Peki, dört tekerlekten çekiş yardımcı olabilir mi? Virajlarda çeviklik için tam olarak değil. Çünkü UKL2 platformu hang-on olarak adlandırılan bir 4×4 sistemine olanak tanıyor ve tür bir sistemde ancak çok teorik sürüş koşullarında gerçekten arkadan itiş ağırlıklı bir güç dağılımı elde edilebiliyor. BMW’nin performans kolu M GmbH şu sıralar bu tekniği adapte etmekle meşgul. Çünkü M140i, BMW M’in en çok satılan ürünlerinin başında geliyor.
Sadece önden çekiş mi? Güçlü versiyonlarda özellikle de M versiyonunda hayır. Güncel 1 Serisi M’in 326 HP ürettiği düşünüldüğünde yeninin bunu aşacağını tahmin etmek zor değil. Ancak bu sefer sıralı altı silindirli bir ünitenin yerini 2.0 lt’lik dört silindirli bir motor alacak. Ve bu motor aynı zamanda X2’nin 2019’da yollara çıkması beklenen M Performance versiyonunda da görev alacak. Yeni performans motorunun özellikle ilk kalkışta bir boşluk hissi vermemesi için elektrik desteğinden faydalanması da gündemde.
İkinci plug-in
Aslında Garching merkezli M GmbH’da ilk başta hibrit konusu çok ciddiye alınmıyordu. Ancak ne zaman ezeli rakip Mercedes-AMG elektrikle haşı neşir olacağını açıkça duyurdu, M GmbH’da da operasyonel hareketllilik başladı.
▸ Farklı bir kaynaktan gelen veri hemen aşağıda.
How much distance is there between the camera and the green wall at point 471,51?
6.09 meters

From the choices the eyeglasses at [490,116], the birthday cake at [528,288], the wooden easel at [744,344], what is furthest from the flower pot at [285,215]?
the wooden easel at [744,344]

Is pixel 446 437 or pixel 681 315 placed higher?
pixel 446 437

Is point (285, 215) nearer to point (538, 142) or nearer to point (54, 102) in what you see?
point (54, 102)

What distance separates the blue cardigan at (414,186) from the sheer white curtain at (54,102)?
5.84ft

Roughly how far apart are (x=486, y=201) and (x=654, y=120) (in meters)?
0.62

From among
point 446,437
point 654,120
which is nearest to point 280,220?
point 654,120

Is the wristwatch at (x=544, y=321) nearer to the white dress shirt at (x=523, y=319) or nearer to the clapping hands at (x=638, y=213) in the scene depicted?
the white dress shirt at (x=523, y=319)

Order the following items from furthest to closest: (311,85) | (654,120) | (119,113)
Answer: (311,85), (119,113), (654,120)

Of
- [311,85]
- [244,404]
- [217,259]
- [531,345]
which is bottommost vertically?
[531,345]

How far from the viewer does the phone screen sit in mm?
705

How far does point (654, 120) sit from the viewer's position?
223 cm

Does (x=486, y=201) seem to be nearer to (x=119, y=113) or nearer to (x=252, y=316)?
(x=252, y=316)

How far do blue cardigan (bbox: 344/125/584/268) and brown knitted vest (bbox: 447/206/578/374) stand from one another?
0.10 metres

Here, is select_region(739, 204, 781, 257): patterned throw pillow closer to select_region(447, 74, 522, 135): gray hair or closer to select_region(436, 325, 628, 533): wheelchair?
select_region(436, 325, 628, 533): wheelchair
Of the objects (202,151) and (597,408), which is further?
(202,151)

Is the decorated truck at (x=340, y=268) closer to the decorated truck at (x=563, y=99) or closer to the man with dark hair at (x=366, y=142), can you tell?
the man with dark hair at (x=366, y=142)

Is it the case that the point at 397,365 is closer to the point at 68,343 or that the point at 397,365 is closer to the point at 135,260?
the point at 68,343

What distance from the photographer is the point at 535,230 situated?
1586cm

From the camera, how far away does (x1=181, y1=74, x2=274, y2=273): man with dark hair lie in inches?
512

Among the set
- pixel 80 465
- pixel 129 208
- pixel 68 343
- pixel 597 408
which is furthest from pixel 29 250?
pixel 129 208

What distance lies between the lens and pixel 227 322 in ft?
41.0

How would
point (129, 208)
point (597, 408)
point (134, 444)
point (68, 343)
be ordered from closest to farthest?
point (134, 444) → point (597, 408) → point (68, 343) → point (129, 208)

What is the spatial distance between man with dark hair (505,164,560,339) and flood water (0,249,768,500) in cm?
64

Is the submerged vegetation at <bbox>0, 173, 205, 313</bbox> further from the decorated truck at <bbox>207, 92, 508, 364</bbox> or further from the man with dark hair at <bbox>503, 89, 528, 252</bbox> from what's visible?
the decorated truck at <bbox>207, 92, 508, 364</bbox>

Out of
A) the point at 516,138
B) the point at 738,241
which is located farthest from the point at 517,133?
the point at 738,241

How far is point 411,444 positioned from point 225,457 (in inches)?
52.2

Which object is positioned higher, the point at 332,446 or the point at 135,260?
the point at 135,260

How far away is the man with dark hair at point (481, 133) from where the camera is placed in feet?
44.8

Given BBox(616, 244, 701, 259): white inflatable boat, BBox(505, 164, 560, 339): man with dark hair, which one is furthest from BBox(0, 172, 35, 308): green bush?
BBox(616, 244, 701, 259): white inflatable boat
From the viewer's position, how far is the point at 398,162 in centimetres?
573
225xe’de tanıdığımız hibrit sistem bir kompakt otomobil için fazlasıyla büyük ve hantal. Bunun dışında X1’e göre daha alçak olan X2 için de fazla büyük görünüyor. Ancak daha küçük boyutu ve hafif bataryaların kullanılacağı bir sonraki nesil plug-in hibrit sistemi uygun görünüyor. Sistem aynı zamanda 2020’den itibaren yollara çıkması beklenen önden çekişli 2 Serisi Gran Coupe’de de kullanılacak. Audi A3 ve Mercedes CLA ile rekabet edecek olan otomobil, arka camla birlikte açılan bagaj kapağıyla daha pratik olmayı hedefliyor.
BMW, 2013 yılında tanıttığı yeni motor neslindeki ilk evrim adımını bu yıl atıyor. Amaç emisyon değerlerini yüzde 5 düşürmek. Bunun için sadece yazılım güncellemesi mi yapılıyor diye soranlar olabilir. Ancak BMW, bu konuda donanımsal değişikliklere de gidiyor: Manifold ve turbo silindir kafasına entegre edilirken, dört silindirli dizellerde çift turboya geçiliyor. Yeni nesil motorlar bu yılın sonundan itibaren bazı BMW modellerinde işbaşı yaparken, güncel 1 Serisi’nde kullanılmayacak.
Ya altı silindirliler ne olacak? 3 Serisi ve üzerindeki modellerde kullanımları sürecek. Kompakt sınıf cephesindeyse 2 Serisi coupe ve cabrio’da görev yapmaya devam edecekler. İki kompakt spor otomobil de bu halleriyle 2021 yılına kadar üretilecek. Bir halefleri olacak mı? Şimdilik muhtemelen denebilir. En azından kurbağa, tavşan ve atı seven BMW çalışanları için.